Fungicide Update for Vegetable Crops

Ashley Robinson Cucurbits, Onion, Top Posts, Vegetables

By Ashley Robinson

Vegetable growers are always on high alert to prevent major fungal diseases from damaging their crops. During the 2020 Southeast Regional Fruit and Vegetable Conference, Bhabesh Dutta, assistant research professor and Extension plant pathologist at the University of Georgia (UGA), provided growers with updates on major fungal diseases and their control as well as updates on fungicide efficacy trials.

POWDERY MILDEW IN CUCURBITS

Cucurbit crops are highly susceptible to powdery mildew disease. The classic sign of the disease is the presence of white powdery spots on both upper and lower leaf surfaces that quickly expand into large blotches. When powdery mildew infects the majority of the foliage, the plant weakens, and the fruit ripens prematurely.
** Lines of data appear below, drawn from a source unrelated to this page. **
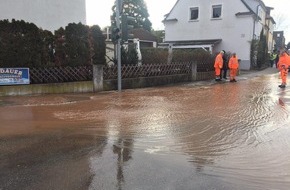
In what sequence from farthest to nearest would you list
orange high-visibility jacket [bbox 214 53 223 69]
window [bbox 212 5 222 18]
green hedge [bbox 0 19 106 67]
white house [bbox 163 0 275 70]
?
1. window [bbox 212 5 222 18]
2. white house [bbox 163 0 275 70]
3. orange high-visibility jacket [bbox 214 53 223 69]
4. green hedge [bbox 0 19 106 67]

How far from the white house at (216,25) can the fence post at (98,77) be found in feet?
61.5

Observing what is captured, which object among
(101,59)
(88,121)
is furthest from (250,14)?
(88,121)

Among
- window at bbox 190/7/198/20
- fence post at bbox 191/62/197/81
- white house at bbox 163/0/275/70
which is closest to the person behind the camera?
fence post at bbox 191/62/197/81

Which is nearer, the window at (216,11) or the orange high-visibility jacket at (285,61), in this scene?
the orange high-visibility jacket at (285,61)

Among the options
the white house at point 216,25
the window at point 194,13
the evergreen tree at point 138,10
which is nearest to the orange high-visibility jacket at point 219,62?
the white house at point 216,25

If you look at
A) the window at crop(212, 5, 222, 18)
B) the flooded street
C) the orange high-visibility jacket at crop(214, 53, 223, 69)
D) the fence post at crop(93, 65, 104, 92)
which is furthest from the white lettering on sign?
the window at crop(212, 5, 222, 18)

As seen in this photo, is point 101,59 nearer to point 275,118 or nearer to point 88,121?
point 88,121

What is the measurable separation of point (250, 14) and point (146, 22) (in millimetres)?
24886

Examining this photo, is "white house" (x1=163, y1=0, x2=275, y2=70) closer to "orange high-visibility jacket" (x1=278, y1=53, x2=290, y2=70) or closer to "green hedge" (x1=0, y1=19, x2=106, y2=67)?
"orange high-visibility jacket" (x1=278, y1=53, x2=290, y2=70)

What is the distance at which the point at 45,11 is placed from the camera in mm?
16781

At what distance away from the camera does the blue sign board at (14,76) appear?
446 inches

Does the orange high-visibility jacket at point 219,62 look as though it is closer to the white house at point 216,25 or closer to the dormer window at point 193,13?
the white house at point 216,25

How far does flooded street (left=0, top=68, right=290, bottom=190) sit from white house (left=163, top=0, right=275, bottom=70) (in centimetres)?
2262

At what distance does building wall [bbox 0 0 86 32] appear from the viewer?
15.3m
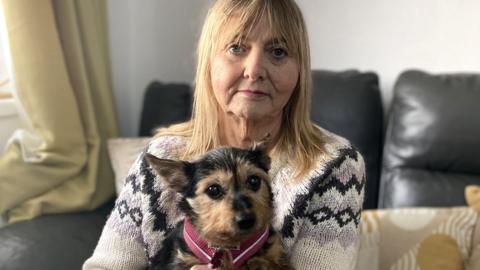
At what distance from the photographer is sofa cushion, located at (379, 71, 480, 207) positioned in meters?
1.78

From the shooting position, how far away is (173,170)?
0.87 m

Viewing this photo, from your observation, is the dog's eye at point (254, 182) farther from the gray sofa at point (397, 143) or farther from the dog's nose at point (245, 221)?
the gray sofa at point (397, 143)

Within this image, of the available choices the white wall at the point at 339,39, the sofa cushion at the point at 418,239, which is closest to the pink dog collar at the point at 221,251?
the sofa cushion at the point at 418,239

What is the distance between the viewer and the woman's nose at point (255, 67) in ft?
3.34

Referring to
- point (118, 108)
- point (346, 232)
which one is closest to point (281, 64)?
point (346, 232)

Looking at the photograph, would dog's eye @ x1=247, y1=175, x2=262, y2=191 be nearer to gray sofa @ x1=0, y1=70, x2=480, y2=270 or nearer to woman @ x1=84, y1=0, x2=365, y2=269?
woman @ x1=84, y1=0, x2=365, y2=269

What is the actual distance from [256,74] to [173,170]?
0.30 m

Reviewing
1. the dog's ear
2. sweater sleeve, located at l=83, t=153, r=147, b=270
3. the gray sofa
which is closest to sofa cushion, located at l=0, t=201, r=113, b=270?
the gray sofa

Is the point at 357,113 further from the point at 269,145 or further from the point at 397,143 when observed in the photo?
the point at 269,145

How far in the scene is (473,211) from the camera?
1.62 metres

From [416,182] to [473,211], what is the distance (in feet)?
0.90

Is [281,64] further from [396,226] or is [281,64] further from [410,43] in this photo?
[410,43]

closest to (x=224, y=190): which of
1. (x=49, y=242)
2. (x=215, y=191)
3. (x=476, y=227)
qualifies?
(x=215, y=191)

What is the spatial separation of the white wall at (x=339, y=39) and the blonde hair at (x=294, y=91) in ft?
3.48
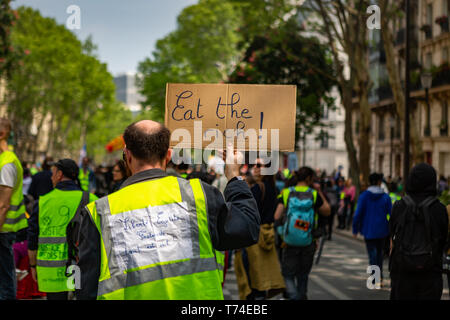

To combat powdery mildew, two new fungicides have been released, Gatten and Vivando.

“These fungicides belong to unique chemistries and unique mortification,” Dutta says. “They have proven to have efficacy on powdery mildew in my trials over the past couple of years. The other great thing about these fungicides is they have a preharvest interval of zero days, meaning if the grower sprayed yesterday, the grower can harvest today.”

FUNGICIDE UPDATES FOR ONIONS

According to Dutta, the effective management of onion diseases begins prior to planting. By using integrated methods such as disease-free seed and transplants, proper crop rotation and resistant varieties, growers have the ability to minimize the amount of disease by reducing the amount of initial inoculum or the rate at which the disease develops. Dutta recommends that growers use chemical management as a last-resort option.

Botrytis leaf blight (BLB) is an endemic disease of onion prevalent in southeastern Georgia. “We see this disease every year,” Dutta says. BLB is tied directly to a prolonged duration of leaf wetness, which is common for growers in this area.

Dutta says effective chemical options to help combat BLB include Inspire Super, Scala, Miravis Prime and Luna Tranquility.

Growers also need to be vigilant in protecting their onions against downy mildew. According to Dutta, there isn’t a current fungicide on the market that has proven to be highly effective in managing the disease. However, there are a few chemical controls that have proven to be moderately effective in control.

“Omega 500 has shown some promise along with Bravo, Orondis Ultra and Zampro,” Dutta says. “The use of these fungicides won’t guarantee you a disease-free crop but has the ability to delay the epidemic, which will help you to get through your season.”

Dutta says fungicide programs for downy mildew are still under investigation. He is hopeful that in a couple of years growers will have some strong spray programs accompanied by some new fungicides to combat the disease.

BRASSICA FACING FUNGICIDE RESISTANCE

Popular vegetables like broccoli, collards and kale are among the crops that could be in danger from Alternaria leaf blight. This disease can cause spots on some brassica crops and render them unmarketable. Symptoms will first appear on older leaves as small, dark spots that will continue to grow. As the disease worsens, younger leaves become infected. Humid and wet conditions are optimal for the infection to spread.

Alternaria has become resistant to Quadris, which has been a huge hit to brassica growers. Until another effective fungicide comes on the market, Dutta recommends that growers integrate alternative methods to prevent the spread of the disease.

Since the pathogen can survive in crop debris, growers should bury their crop debris when their spring and fall crops have been harvested. In addition, growers should use drip irrigation or a form of subsurface irrigation to help reduce splashing, since the disease pathogen can spread through overhead irrigation. By rotating different modes of action and implementing good resistance-management strategies, Dutta believes the disease can be managed effectively.